21. "United States" and "US" mean the fifty states, the District of Columbia, and all territories, dependencies or possessions of the United States.

22. "US-France international telecommunications services" or "US-Germany international telecommunications services" means telecommunications services and enhanced telecommunications services between the United States and France or Germany respectively. These terms include, but are not limited to, correspondent switched services such as the standard voice telephone service known as International Direct Dialed ("IDDD") or International Message Telephone Service ("IMTS"), and International Private Line Service ("IPLS").

III. THE DEFENDANTS AND OTHER RELEVANT ENTITIES

23. Sprint Corporation ("Sprint") is the third largest domestic long distance and international telecommunications carrier in the US, with 1994 revenues of more than $12.6 billion, about half of which come from domestic and international long distance services. Sprint provides long distance telecommunications and enhanced telecommunications products and services in the US and international telecommunications and enhanced telecommunications products and services between the US and other nations, including France and Germany. It carries about 10% of both the domestic voice traffic in the US and the international voice traffic that originates in the US. Sprint is one of the largest providers of domestic and international data services in the United States, with a market share in data services that is considerably larger than its market share in voice services.

24. Joint Venture Company ("Joint Venture Co.") means all entities to be formed as a joint venture between Sprint, DT and FT under the terms of the Joint Venture Agreement when that agreement is consummated, including the governing bodies of such joint venture. The contemplated business activities and ownership structure of Joint Venture Co. are more fully described in ¶ 39 below. Joint Venture Co., when fully formed pursuant to the Joint Venture Agreement, will receive contributions of nearly $1 billion in business operations and capital from its partners, making it one of the world's largest international telecommunications ventures.

25. France Télécom ("FT") is the fourth largest provider of telecommunications services in the world, and Europe's second largest telecommunications carrier. FT is a public operator doing business pursuant to the law of July 2, 1990, enacted by the Parliament of France. Its principal place of business is Paris, France. Its consolidated annual revenues were 127 billion FF in 1993 and 142.6 billion FF in 1994 ($28.5 billion), and its net income for 1994 was 9.9 billion FF ($2.1 billion). FT owns and operates the French public switched network, with about 32 million telephone access lines in service. It provides local, long distance, and enhanced telecommunications services in France, and international and enhanced telecommunications services between France and other countries, including the US and Germany. FT is wholly owned by and is controlled by the French government, which appoints a majority of FT's governing board. The French government's ownership of FT is held by the Ministry of the Economy and Finance.

**Task list:**
- A) Translate this sentence from the passage about Sprint, France Télécom and their joint venture into Spanish: "FT is wholly owned by and is controlled by the French government, which appoints a majority of FT's governing board."
- B) Carry on the passage about Sprint, France Télécom and their joint venture, starting after its final sentence.

**Data shown:**
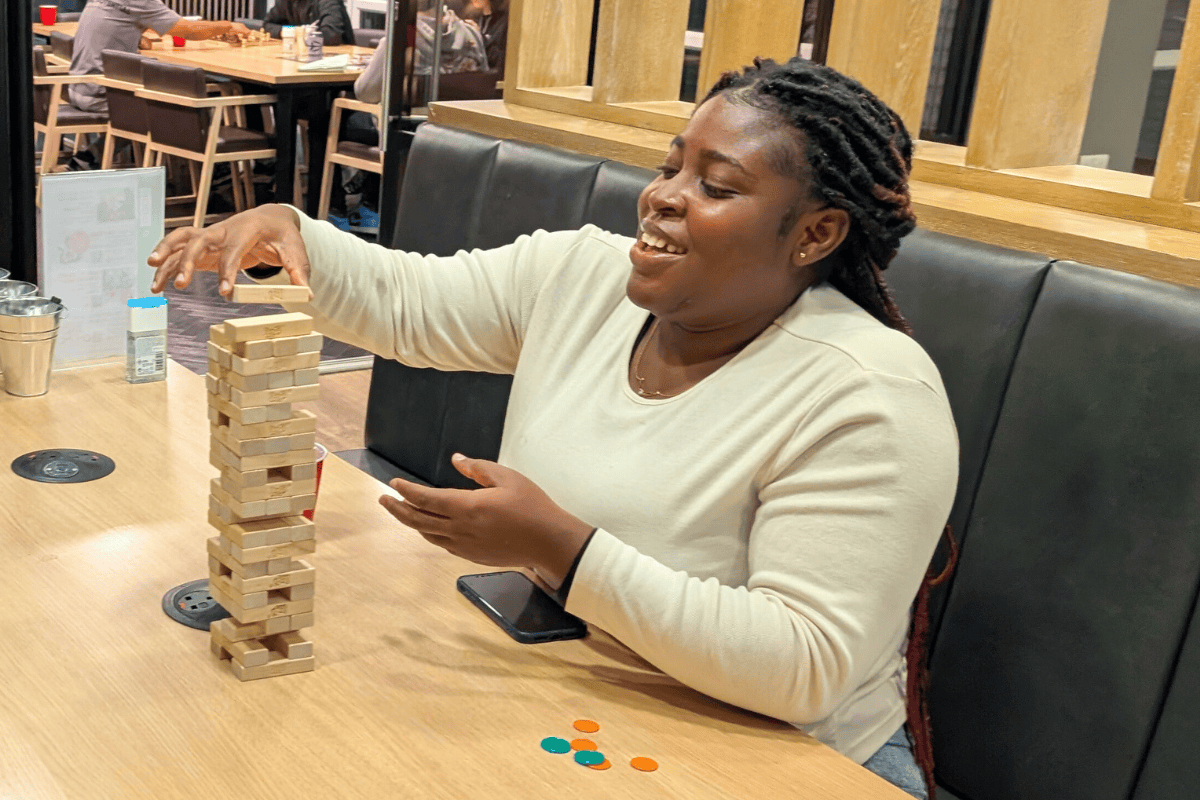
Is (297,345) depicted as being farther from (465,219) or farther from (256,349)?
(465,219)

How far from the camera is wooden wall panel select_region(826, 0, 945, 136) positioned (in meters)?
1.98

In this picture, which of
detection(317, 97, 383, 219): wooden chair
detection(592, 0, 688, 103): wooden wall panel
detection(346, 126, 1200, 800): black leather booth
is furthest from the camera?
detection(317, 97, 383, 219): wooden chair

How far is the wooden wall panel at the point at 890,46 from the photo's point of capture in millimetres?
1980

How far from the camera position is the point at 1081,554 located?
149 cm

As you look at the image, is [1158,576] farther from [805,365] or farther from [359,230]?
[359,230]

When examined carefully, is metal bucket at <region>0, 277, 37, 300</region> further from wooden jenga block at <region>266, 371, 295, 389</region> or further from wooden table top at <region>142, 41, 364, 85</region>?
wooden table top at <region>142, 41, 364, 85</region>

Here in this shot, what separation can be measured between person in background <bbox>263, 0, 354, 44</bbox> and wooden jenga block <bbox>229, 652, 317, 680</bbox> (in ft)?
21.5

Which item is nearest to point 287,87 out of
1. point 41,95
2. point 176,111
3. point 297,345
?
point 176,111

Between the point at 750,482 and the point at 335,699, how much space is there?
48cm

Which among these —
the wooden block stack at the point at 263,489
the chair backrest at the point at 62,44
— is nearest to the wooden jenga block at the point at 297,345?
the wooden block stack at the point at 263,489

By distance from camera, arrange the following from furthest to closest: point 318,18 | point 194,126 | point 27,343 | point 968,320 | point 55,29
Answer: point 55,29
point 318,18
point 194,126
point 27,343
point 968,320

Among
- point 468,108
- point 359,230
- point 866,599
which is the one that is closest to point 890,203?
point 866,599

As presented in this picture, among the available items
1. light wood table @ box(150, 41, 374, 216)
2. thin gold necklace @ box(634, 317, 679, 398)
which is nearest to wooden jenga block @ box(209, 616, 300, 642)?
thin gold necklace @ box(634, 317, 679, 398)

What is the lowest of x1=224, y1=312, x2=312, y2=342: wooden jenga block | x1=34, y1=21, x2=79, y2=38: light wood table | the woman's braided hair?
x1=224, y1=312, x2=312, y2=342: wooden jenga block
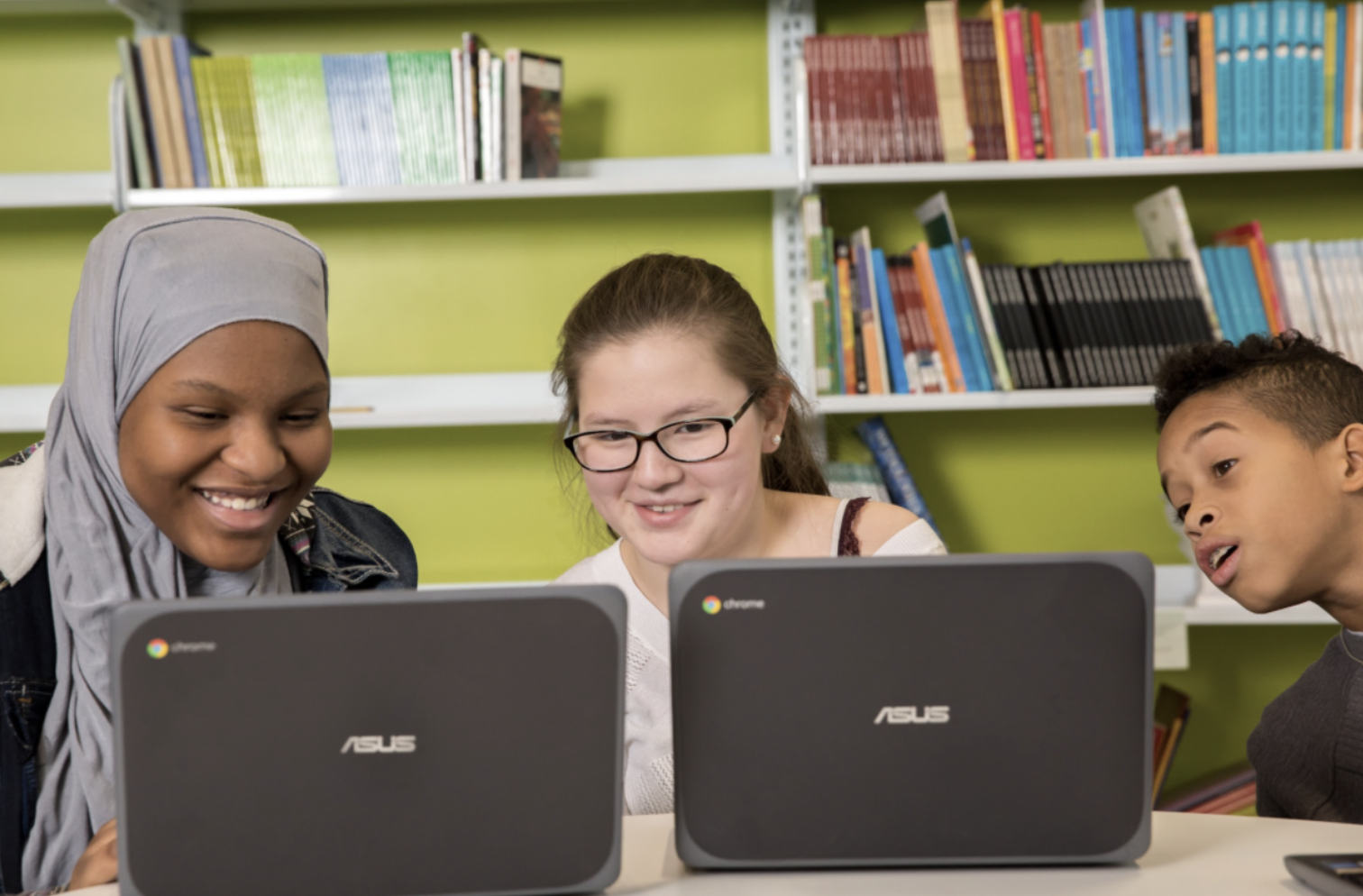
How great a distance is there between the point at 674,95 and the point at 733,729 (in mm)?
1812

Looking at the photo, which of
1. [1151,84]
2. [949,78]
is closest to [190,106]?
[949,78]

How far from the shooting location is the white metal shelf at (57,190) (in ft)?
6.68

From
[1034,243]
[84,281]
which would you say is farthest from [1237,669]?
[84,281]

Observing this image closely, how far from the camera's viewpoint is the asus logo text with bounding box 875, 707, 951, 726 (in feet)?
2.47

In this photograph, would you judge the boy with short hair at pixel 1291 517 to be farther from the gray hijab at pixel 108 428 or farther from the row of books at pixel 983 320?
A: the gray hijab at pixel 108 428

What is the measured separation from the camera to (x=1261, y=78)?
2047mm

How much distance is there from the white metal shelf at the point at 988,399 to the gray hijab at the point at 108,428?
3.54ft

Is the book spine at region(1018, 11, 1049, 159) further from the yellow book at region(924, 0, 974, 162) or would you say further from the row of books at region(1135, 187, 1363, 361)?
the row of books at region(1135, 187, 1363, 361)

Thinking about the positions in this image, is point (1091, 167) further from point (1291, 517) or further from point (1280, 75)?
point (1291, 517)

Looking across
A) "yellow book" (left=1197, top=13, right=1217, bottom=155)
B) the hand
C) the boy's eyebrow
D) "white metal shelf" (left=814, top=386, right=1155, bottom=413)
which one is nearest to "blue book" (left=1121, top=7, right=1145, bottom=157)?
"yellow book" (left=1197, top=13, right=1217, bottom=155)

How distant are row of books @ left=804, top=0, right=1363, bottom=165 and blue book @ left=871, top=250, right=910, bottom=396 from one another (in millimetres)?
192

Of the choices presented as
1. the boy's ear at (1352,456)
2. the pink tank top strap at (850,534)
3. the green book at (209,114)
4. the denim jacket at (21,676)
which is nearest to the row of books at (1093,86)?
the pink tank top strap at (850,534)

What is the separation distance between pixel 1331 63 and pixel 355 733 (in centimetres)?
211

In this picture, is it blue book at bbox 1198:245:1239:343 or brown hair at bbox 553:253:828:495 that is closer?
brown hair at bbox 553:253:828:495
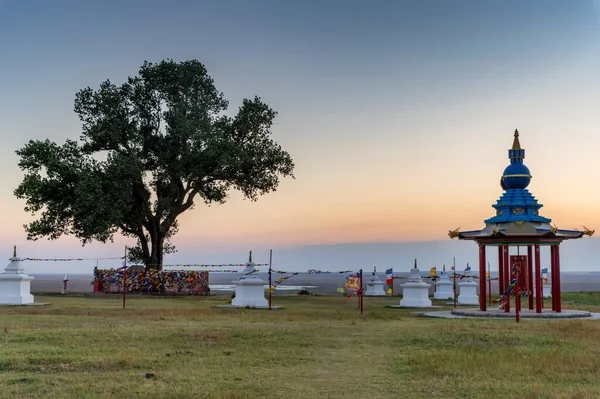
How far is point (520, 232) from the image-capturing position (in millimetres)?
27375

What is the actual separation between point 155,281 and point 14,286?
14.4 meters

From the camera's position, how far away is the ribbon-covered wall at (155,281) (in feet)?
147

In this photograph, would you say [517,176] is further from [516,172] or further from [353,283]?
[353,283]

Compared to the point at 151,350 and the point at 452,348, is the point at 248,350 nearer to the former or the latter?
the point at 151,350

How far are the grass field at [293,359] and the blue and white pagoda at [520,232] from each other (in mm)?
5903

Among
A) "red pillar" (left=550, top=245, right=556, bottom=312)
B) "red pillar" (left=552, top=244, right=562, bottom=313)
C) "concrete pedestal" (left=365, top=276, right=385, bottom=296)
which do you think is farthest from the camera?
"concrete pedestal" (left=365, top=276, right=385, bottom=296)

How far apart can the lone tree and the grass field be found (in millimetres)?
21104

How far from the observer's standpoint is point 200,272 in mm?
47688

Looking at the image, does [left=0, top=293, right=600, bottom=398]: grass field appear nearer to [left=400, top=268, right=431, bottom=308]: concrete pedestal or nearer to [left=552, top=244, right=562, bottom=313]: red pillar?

**The replies:**
- A) FT es propiedad en su totalidad del gobierno francés y está controlada por este, que nombra a la mayoría del consejo de administración de FT.

- B)
26. Deutsche Telekom, A.G. ("DT") is the second or third largest telecommunications company in the world, and Europe's largest telecommunications carrier. Under a German telecommunications law enacted in 1994, DT became a private corporation on January 1, 1995, with the German government presently its sole shareholder. DT's principal place of business is Bonn, Germany. Prior to privatization, DT was a German state-owned public operator, much like FT in France. DT had revenues of 58.988 billion DM in 1993 and revenues of 61.2 billion DM ($44 billion) in 1994. DT owns and operates the German public switched network, with more than 37 million telephone access lines in service, and 87,000 kilometers of fiber optic lines installed, over a third of its total network. DT provides local, long distance, and enhanced telecommunications services in Germany, as well as international and enhanced telecommunications services between Germany and other countries, including the US and France. The German government will remain the majority owner of DT for the next several years, as sale of DT stock to private investors will not begin before 1996 and a majority of the stock will not have been offered for sale until after 1999; there is no definitive time schedule regarding the completion of privatization. A newly created federal agency, under the supervision of the Federal Minister of Posts and Telecommunications, holds the German government's ownership in DT.

IV. TRADE AND COMMERCE

27. The activities of the defendants in the provision of US-France and US-Germany international telecommunications services and of seamless international telecommunications services are within the flow of, and substantially affect, foreign and interstate commerce.

28. Three companies -- AT&T, MCI, and Sprint -- provide almost all US-France and US-Germany international voice telecommunications services in the US. All of these companies are also among the most important providers of international enhanced telecommunications services and data services in the United States, directly or through subsidiaries and affiliates (such as the Concert joint venture between MCI and British Telecommunications plc).

29. US-France and US-Germany international telecommunications services are used by individuals and companies in the US to exchange voice, data and video messages with individuals and companies in France and Germany. No close substitute exists for telecommunications and enhanced telecommunications services between the US and France or the US and Germany, and such services constitute a distinct market or markets for purposes of the antitrust laws.

30. Seamless international telecommunications services will be used by multinational corporations and other users of international telecommunications services in the US to exchange voice, data and video messages with corporate offices, vendors, operations and persons in France and Germany as well as in other countries. Other types of international telecommunications and enhanced telecommunications services provided through the correspondent system will not be substitutes for seamless international telecommunications services as they emerge, as existing services often lack standardization of advanced features between countries that customers prefer. Seamless international telecommunications services, as they emerge, will constitute a distinct market or markets for purposes of the antitrust laws.

V. MARKET POWER OF FT IN FRANCE AND DT IN GERMANY

31. Access to the French public switched network and transmission infrastructure is necessary for international telecommunications and enhanced telecommunications services that originate or terminate in France. FT has a legal monopoly in the provision of French public switched voice telecommunications services and transmission infrastructure, which together account for over 75% of all telecommunications revenues in France. Virtually all international telecommunications traffic between the US and France originates or terminates over FT's public switched network, its transmission infrastructure, or both. Accordingly, any provider of telecommunications or enhanced telecommunications services, or seamless international telecommunications services, whether in the US, France or elsewhere, is and will continue to be dependant on FT for origination and termination of telecommunications between France and anywhere else.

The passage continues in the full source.